Hinter den Schlagzeilen: Über 'Gegenöffentlichkeit' und die Massenmedien
(Reblog)
Wollen sie nicht? Können Sie nicht? Oder dürfen sie nicht? Wie die Massenmedien den publizistischen Wettstreit verlieren.
von Fred Kowasch
Mitte Mai 2016
Die Aktion 'Ende Gelände' am Pfingswochenende in der Lausitz. Über Twitter kritisieren die Braunkohlegegner immer wieder die fehlende Berichterstattung von ARD und ZDF, monieren dass die Nachrichtenagentur dpa keinen Journalisten vor Ort geschickt hat. Erst nach Ende der dreitägigen Aktion wird in den Massenmedien ausführlicher über diesen Protest berichtet. Der - immerhin - fast zur Abschaltung eines Kohlekraftwerkes führte.
Die Massenmedien: sie brauchen Tage bis sie ein Thema erkennen, seine Relevanz richtig einzuschätzen wissen. Dies war auch bei den sexuellen Übergriffen - überwiegend von Nordafrikanern - an Silvester in Köln nicht anders. Tagelang ignorierten ARD wie ZDF, FAZ und Süddeutsche die Vorfälle, die bei Facebook, Twitter und in Blogs längst ein viel diskutiertes Thema waren.
Dies ist keineswegs ein neues Phänomen. Bereits Anfang der 90er Jahre - ich saß damals als Hospitant im Berliner dpa-Büro - bewerteten Verantwortliche die progromartigen Übergriffe in Rostock-Lichtenhagen falsch. Trotz heftigen insistieren wurde keine Verstärkung vor Ort geschickt. Als Tags darauf der Mob tobte, Molotovcocktails in das von Asylbewerbern bewohnte Haus flogen, waren nur wenige Journalisten vor Ort. Auch bei anderen Medien verging damals viel Zeit, ehe sie die Tragweite das Themas begriffen. Vorher konnte man fast nur in der sogenannten Gegenöffentlicheit - in linken Szeneblättern, der Taz oder in Alternativradios - Hintergründe zum Thema Rechtsradikalismus erfahren.
25 Jahre später wird wieder über Gegenöffentlichkeit geredet.

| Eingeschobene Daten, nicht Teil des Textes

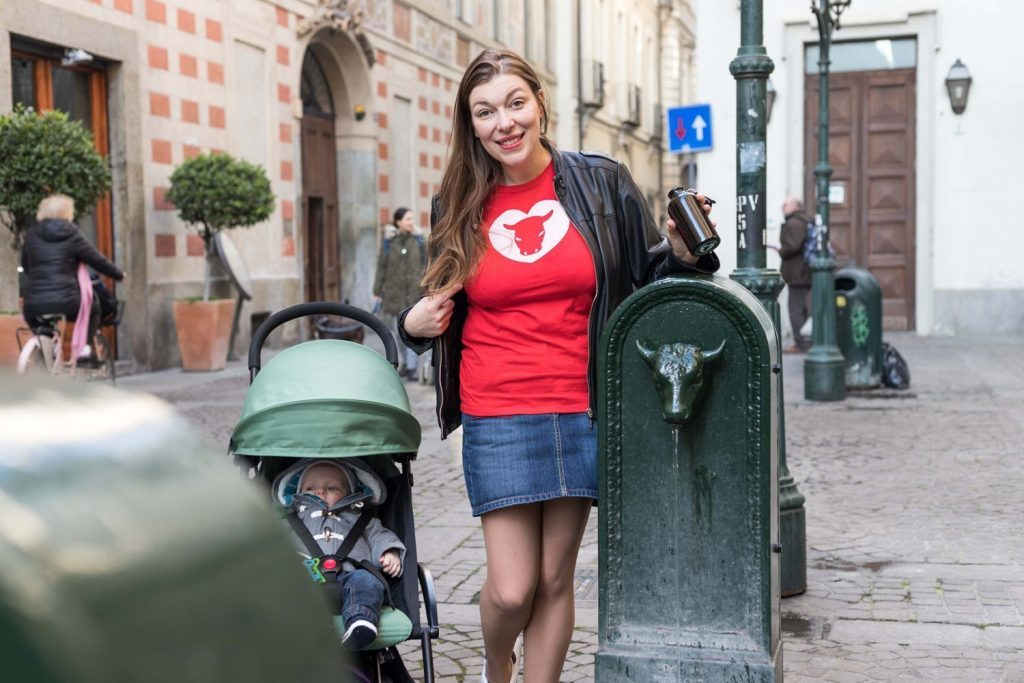 Paola Bertoni davanti a un toret di Torino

Nur scheint der Begriff diesmal streng konservativ bis politisch rechts besetzt. Blogs wie pi-news.net (Political Incorrect), Zeitschriften wie die Junge Freiheit und das Monatsmagazin Compact verzeichnen steigende Leserzahlen. Ihre Berichterstattung - u.a. zur Flüchtlingsfrage und zur vermeintlichen Unterdrückung von Informationen - trifft auf ein hohes Interesse.
Aber auch die politische Gegenseite benutzt das Internet im Sinne der Gegenöffentlichkeit. So publiziert die linksautonome Szene Pamphlete, Demoberichte und Informationsleaks über ihre Webseite linksunten.indymedia.org. Erst jüngst sorgte ein Bericht über eine Polizeiinformantin in der Hamburger Antifa-Szene bundesweit für Schlagzeilen. Und: Bewegungen wie ende-gelaende.org erreichen ihre Anhänger via Blog, Twitter, Facebook, Youtube und Periscope. Letztendlich steuern sie damit ihre Aktionen.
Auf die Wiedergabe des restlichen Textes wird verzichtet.